We are interested in studying the molecular mechanisms leading to neurodegeneration. In particular, the role of disease-related proteins on organelle’s physiology and functioning is explored by combining cellular and animal models. Changes in protein subcellular localization and in the connectivity between organelles are increasingly linked to a growing number of diseases, being their impairment an early event in the disease onset. We have developed genetically encoded split-fluorescent proteins (FPs) based reporters to follow in vitro and in vivo these cellular processes.

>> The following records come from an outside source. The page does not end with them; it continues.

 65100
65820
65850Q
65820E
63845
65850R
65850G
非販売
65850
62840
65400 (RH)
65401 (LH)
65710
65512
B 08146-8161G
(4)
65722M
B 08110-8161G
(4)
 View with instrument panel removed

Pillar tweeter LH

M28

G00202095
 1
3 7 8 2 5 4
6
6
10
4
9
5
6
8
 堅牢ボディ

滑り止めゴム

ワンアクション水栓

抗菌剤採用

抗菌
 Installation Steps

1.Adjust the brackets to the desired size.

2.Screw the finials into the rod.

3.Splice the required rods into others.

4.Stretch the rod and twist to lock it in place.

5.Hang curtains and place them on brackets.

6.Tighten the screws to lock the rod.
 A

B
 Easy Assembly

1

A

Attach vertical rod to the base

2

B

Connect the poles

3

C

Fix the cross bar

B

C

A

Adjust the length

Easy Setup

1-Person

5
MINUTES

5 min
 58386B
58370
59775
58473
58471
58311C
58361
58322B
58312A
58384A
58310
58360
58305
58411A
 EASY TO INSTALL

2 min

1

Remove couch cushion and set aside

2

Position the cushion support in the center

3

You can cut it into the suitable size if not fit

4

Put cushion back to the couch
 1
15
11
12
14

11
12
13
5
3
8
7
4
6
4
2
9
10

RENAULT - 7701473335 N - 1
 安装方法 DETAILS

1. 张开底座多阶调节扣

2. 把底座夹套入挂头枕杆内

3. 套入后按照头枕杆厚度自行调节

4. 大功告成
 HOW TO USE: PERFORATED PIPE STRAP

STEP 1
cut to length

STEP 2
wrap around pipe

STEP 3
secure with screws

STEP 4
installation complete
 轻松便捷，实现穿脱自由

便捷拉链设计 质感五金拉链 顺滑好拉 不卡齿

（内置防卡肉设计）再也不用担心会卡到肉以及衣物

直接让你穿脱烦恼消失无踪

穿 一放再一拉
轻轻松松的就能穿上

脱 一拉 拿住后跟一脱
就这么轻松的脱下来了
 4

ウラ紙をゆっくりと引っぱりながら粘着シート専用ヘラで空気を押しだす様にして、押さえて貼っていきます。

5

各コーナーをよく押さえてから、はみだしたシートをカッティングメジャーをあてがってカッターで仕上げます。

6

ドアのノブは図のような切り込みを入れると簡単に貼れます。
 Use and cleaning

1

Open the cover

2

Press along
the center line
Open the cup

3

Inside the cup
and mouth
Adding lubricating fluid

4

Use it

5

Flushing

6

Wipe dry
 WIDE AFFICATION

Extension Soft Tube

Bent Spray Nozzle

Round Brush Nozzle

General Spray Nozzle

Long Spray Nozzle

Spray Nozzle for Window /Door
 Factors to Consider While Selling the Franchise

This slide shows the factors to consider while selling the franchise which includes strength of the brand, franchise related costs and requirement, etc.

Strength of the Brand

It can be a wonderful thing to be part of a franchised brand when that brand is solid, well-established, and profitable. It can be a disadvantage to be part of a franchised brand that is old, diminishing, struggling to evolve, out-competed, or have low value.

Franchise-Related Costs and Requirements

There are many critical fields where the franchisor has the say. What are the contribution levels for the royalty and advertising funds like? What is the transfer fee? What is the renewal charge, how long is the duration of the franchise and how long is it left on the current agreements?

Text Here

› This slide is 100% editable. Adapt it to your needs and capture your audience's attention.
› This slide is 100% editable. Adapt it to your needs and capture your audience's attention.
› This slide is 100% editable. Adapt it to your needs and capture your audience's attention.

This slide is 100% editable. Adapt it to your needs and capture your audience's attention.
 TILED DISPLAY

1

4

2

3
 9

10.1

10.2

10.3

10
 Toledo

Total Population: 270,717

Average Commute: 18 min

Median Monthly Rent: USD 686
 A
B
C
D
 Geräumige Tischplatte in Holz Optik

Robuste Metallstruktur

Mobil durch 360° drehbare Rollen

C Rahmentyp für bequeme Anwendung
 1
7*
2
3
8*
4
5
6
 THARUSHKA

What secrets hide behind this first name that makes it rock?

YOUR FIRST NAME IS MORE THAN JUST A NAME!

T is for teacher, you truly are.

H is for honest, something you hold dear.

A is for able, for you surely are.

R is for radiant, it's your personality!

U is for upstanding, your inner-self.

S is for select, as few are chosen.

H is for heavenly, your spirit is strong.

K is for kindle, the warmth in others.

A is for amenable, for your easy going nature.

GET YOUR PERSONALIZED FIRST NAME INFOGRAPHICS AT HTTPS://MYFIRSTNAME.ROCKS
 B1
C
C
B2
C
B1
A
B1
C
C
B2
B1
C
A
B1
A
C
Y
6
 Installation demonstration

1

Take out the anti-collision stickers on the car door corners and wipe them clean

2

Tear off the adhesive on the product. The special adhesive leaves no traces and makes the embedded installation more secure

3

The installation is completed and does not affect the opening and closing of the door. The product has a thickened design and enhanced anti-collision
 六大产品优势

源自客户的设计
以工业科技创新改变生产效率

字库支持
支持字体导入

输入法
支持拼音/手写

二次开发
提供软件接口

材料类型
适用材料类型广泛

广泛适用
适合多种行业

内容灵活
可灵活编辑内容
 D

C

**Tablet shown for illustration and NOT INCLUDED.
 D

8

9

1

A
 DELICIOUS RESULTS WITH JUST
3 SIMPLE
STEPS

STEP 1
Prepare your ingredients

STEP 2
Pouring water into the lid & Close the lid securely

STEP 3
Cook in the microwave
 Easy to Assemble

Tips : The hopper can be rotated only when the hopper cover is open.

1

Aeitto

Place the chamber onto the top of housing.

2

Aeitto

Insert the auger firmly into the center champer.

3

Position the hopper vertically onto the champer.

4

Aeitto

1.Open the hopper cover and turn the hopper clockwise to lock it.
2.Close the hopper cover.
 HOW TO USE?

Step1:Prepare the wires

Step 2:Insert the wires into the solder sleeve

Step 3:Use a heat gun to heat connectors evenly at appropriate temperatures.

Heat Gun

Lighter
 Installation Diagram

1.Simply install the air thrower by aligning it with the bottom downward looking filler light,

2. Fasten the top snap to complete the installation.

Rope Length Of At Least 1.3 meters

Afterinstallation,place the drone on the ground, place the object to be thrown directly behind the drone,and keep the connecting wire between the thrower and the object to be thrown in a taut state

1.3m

Constant bidirectional exchange of nutrients, metabolites, ions, and lipids, as well as protein function and localization at the interface between defined organelles kept in close apposition by defined factors or protein complexes is required to integrate them within specific cellular pathways thus guaranteeing cell fitness. These hubs called Membrane Contact Sites (MCS) are therefore crucial, and any deviation is linked to disease conditions such as neurodegeneration, cancer, or diabetes. We have generated the first genetically encoded reporter for in vitro and in vivo monitoring changes in the ER-mitochondria interface, and named it split-GFP-based contact site sensor (SPLICS). The SPLICS family was expanded to explore additional relevant contact sites such as ER-Plasma membrane, ER-peroxisomes, nucleus-mitochondria, mitochondria-peroxisomes or mitochondria-lysosomes. Further optimization allowed for the simultaneous detection of contact sites occurring at different membrane interfaces. The design of improved split-FP based reporters, the development of SPLICS reporters for novel disease-related contact sites and exploration of their behavior in living cells and in model organisms is our focus.
Multiple proteins linked to neurodegenerative diseases have multiple localizations associated to different functions. How and when shuttling among different subcellular compartments occur is still poorly defined. We have established split-GFP based reporters to detect protein translocation within defined subcellular compartments upon different cellular stimuli paving the way to the possibility to perform high-throughput screening.
A second topic of the research group is the structure-function relationship of the Plasma Membrane Calcium Pumps (PMCA) and the role of Ataxia-linked mutations of the neuronal isoforms. We have identified mutations of the PMCA in patients with Cerebellar Ataxia and the aim of the project is to study the effect of novel mutations of isoform 2 and 3 of the pump on its calcium pumping activity. We are also interested in achieving stuctural insights of the pump and other disease relevant macromolecular complexes purified from human erythrocytes.